Directive:
Copy the passage about USC's fumbles from "Fumbles do not" to "against Oregon State.", replacing "backfield" with "lineup".

Quoted passage:
Moody has fumbled twice in 69 carries, but the issue came to the forefront because starting tailback Chauncey Washington fumbled twice against Oregon State and also had a couple of other fumbles in the Trojans' first six games.
"They both had put the ball on the ground before, but two in one game is glaring," USC offensive coordinator Lane Kiffin said.
Fumbles do not allow teams to win national championships, and the loss to Oregon State might have ended the No. 9-ranked Trojans' hopes for a title.
But even with the fumbles, is anything going to change in the backfield for the final five games that won't make fans hold their breath on running plays?
"Chauncey's the No. 1 guy and we're complementing him with the two young guys," USC coach Pete Carroll said.
Following the Arizona State game three weeks ago, Carroll decided to make Washington the primary back. Moody's status shrank, partly because of his own fumbles, but now the Trojans have a bigger problem with Washington's fumbles against Oregon State.

(Items from a data source)
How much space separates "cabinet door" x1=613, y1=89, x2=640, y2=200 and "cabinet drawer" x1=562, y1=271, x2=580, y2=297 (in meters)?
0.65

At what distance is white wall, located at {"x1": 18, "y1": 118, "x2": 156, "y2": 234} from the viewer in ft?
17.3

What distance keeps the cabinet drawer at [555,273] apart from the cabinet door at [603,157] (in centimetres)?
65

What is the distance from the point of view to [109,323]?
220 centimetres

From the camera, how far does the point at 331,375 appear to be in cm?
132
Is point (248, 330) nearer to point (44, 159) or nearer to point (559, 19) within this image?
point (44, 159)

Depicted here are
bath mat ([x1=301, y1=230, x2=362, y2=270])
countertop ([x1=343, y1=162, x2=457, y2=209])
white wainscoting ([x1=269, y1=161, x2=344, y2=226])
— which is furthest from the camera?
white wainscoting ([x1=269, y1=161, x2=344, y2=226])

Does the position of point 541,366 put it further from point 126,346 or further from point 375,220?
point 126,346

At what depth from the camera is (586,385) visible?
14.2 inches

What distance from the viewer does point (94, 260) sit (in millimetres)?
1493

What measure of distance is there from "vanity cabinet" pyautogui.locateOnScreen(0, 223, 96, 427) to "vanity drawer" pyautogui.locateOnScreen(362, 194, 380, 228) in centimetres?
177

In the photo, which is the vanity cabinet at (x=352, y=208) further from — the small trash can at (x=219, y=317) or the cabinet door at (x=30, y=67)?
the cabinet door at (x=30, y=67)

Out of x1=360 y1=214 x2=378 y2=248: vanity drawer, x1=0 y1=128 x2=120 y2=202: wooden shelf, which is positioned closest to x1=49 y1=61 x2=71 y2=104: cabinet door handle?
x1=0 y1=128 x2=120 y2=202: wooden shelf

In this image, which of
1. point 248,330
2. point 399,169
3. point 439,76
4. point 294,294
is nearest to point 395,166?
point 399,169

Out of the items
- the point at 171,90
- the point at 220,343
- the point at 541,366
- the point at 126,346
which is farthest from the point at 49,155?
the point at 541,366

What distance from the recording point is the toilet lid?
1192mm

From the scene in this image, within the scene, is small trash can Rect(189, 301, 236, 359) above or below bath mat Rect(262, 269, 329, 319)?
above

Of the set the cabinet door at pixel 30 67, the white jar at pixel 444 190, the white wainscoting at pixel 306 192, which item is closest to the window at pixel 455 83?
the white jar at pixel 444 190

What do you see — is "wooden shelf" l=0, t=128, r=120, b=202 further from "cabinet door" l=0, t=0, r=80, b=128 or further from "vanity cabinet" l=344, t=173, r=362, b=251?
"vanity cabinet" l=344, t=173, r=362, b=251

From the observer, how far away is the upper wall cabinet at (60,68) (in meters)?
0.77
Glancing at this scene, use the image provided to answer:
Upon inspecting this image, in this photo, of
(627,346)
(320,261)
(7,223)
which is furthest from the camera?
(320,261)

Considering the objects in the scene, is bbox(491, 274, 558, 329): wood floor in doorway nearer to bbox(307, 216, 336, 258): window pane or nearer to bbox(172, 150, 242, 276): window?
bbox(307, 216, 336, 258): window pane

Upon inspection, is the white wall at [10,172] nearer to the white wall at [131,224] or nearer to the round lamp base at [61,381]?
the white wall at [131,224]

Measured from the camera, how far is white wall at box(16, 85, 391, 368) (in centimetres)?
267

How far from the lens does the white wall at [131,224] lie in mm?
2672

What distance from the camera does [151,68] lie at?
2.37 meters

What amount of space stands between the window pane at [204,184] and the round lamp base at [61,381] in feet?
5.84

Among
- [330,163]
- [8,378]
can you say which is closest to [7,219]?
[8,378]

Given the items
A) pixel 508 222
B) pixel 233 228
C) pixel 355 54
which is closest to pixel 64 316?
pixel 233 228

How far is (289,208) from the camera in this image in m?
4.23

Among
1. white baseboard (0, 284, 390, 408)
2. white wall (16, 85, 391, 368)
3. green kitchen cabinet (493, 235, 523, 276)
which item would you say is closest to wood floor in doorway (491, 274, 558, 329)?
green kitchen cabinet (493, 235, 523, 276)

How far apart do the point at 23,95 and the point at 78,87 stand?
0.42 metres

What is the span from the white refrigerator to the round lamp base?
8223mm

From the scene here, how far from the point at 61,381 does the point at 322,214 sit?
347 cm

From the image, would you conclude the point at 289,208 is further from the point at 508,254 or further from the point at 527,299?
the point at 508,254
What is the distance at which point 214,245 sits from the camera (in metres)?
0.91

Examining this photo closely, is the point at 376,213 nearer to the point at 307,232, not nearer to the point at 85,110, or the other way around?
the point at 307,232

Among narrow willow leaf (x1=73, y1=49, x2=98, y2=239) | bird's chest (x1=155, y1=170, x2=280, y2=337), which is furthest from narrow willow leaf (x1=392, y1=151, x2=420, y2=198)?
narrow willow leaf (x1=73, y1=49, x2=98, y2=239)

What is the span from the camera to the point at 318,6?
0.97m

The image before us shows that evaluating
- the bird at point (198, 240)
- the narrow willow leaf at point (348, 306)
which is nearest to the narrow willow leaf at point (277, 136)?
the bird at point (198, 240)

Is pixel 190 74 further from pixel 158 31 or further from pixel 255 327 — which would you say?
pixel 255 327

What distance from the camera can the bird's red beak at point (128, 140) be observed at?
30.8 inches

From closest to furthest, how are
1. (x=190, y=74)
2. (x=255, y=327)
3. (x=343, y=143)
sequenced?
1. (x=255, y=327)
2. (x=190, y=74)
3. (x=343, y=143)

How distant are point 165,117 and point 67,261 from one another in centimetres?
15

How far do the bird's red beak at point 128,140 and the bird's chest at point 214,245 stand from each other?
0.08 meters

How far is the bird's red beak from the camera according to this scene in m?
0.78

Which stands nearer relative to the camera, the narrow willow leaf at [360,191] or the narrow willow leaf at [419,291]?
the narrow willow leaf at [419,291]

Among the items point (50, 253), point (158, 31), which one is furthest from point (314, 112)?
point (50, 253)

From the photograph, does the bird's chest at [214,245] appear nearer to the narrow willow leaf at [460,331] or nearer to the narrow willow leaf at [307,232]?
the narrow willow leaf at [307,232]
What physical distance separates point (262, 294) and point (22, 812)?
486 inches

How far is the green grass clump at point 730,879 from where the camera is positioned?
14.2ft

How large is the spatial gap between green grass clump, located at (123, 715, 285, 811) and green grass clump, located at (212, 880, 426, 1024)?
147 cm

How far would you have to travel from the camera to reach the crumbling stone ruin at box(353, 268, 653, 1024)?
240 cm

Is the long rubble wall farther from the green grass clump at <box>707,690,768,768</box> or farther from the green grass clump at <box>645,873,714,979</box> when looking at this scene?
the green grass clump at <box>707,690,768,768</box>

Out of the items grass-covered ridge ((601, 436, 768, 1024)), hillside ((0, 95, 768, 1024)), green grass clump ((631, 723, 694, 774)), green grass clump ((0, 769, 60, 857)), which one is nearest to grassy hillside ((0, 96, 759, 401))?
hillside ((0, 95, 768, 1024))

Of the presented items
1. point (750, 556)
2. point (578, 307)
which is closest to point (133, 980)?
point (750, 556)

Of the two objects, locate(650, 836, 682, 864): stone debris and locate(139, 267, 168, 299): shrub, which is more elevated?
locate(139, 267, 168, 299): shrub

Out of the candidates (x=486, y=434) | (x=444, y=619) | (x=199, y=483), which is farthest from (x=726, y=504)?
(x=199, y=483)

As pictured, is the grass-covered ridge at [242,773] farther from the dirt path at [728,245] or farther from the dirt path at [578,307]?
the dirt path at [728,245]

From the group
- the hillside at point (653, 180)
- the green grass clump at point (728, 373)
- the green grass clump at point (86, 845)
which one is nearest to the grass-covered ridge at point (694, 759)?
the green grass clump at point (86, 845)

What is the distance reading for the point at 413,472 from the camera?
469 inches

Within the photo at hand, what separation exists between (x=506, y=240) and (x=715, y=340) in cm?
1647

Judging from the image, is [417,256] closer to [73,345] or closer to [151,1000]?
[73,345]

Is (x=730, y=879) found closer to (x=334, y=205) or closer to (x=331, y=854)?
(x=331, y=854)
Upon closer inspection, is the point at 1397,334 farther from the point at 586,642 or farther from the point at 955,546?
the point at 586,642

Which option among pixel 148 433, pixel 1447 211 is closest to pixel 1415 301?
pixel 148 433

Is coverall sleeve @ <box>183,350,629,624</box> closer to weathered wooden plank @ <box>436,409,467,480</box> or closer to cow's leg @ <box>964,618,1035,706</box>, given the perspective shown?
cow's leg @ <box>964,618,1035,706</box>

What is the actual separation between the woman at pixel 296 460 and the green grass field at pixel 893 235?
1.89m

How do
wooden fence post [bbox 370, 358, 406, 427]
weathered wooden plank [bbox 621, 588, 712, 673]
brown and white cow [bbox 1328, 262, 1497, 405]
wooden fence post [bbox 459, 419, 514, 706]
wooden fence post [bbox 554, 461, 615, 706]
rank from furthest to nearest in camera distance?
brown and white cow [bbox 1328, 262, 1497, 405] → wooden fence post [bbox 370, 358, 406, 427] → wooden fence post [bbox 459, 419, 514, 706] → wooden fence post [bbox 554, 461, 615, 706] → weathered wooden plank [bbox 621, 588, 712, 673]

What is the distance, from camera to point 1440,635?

Written reply:
Fumbles do not allow teams to win national championships, and the loss to Oregon State might have ended the No. 9-ranked Trojans' hopes for a title.
But even with the fumbles, is anything going to change in the lineup for the final five games that won't make fans hold their breath on running plays?
"Chauncey's the No. 1 guy and we're complementing him with the two young guys," USC coach Pete Carroll said.
Following the Arizona State game three weeks ago, Carroll decided to make Washington the primary back. Moody's status shrank, partly because of his own fumbles, but now the Trojans have a bigger problem with Washington's fumbles against Oregon State.